Es muss, lese ich, unsere Sehnsucht dahinterstecken, unsere eigenen Ketten zu sprengen, aus unseren ganz individuellen Käfigen des Alltags zu türmen, die sich auch oder gerade in Zeiten von Corona zu vermehren scheinen.

Ein Film üben das Leben von Walter Stürm.

Ich suche auf dem Handy das Kinoprogramm, will den Film sehen, und natürlich kommt darin die Szene vor, die immer mit ihm verbunden bleibt. Der Zettel, den er in der Zelle im Gefängnis in Regensdorf hinterlassen hatte, vier Tage vor Karfreitag 1981, als ihm wieder eine Flucht gelungen war: «Bin beim Ostereiersuchen, Stürm».

Und beim Verlassen des Kino Corso am Bellevue, draussen dunkelt es, und die Lichter leuchten drüben beim Weihnachtsdorf, und die Leute halten ihr Handy in der Hand und zeigen ihren Code, denke ich: Was wird sein an Ostern, wie frei oder unfrei werden wir uns dann fühlen? Wissen wir, was wir immer wieder glauben zu wissen und doch nicht wissen? Oder denken wir weiter, in einem Käfig leben zu müssen?

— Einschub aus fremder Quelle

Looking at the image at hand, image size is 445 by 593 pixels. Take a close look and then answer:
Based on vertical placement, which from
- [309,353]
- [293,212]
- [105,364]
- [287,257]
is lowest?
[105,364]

Irgendwann im Film heisst es: Freiheit könne man nicht schenken.

Kommentare

Beliebte Posts aus diesem Blog

Kuno Lauener und der Fotograf

Besuch bei Mamma

Hoarau – bitte nicht, YB!

Diego (8): «Yanick, Yanick»

Abschied nehmen

Das Flick-Werk

Chaos bei GC

Weite Reisen

Genug ist genug

Chloote!!!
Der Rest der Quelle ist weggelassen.